Work required
Pictures stay out of the copy. Transcribe exactly the lines from the line with "Genuine 0.50 ctw" through the final line of the records.

--- Stored data Enclosed Below ---

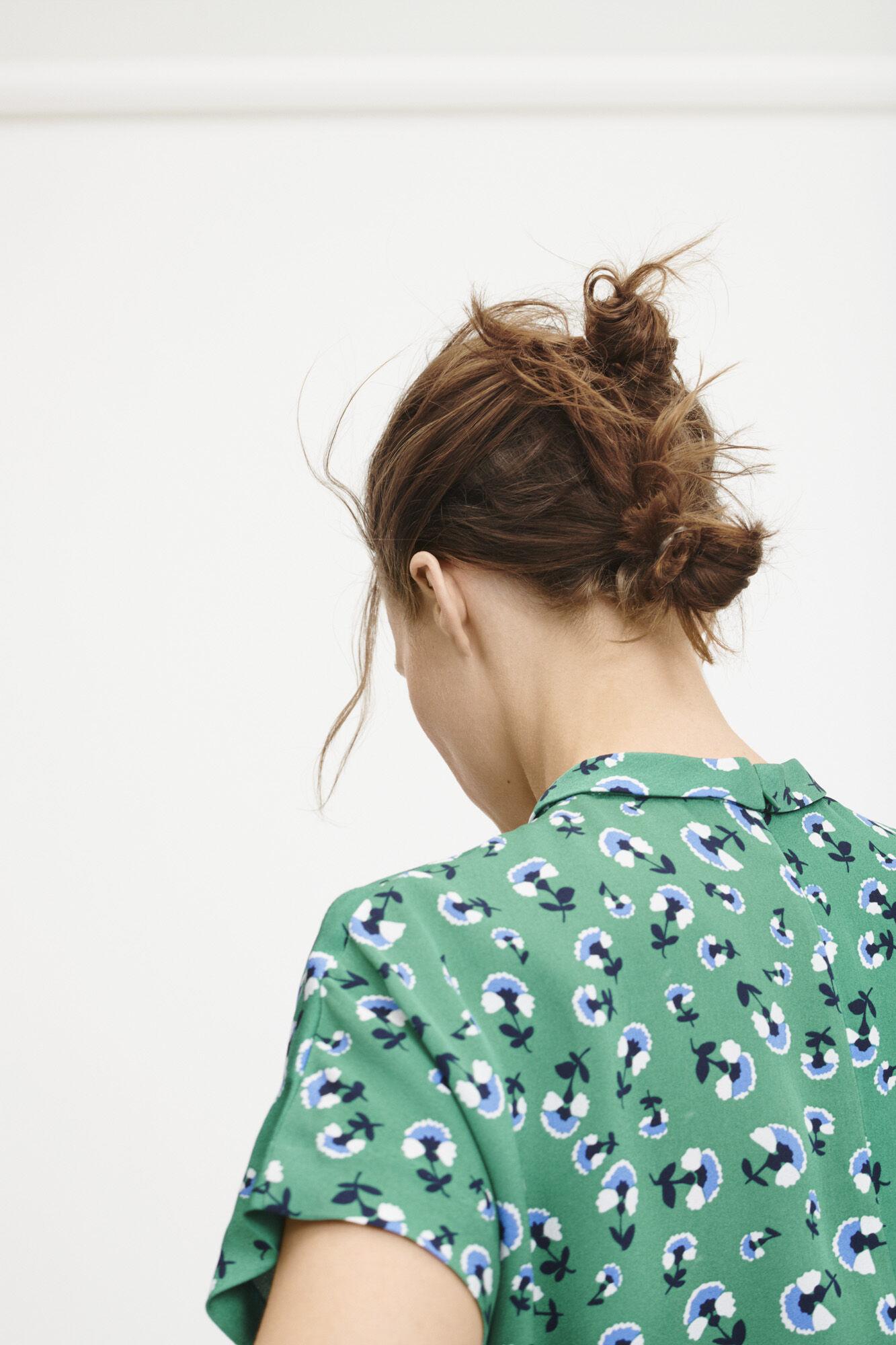 Blumea blouse ss aop 8325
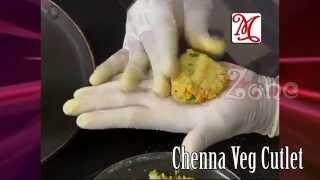 Chenna Veg Cutlet Thumbnail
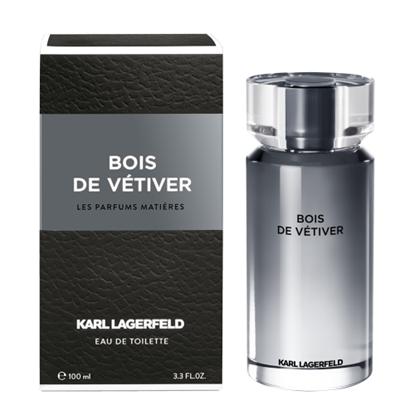Image de EXCLU INTERNET ! KARL LAGERFELD - Bois de Vétiver EDT 100 ml
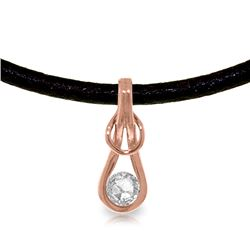 Genuine 0.50 ctw Diamond Anniversary Necklace Jewelry 14KT Rose Gold - REF-176A2K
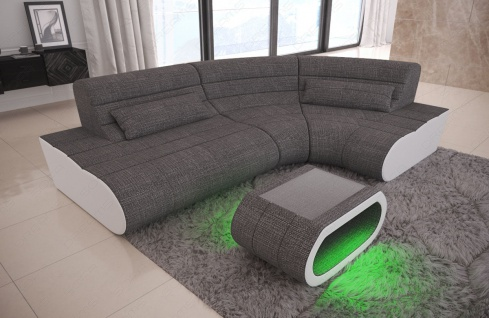 Stoff Couch Concept Mini in der L Form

--- End of Enclosed Stored data ---

Result of this exercise
 Genuine 0.50 ctw Diamond Anniversary Necklace Jewelry 14KT Rose Gold - REF-176A2K
 Stoff Couch Concept Mini in der L Form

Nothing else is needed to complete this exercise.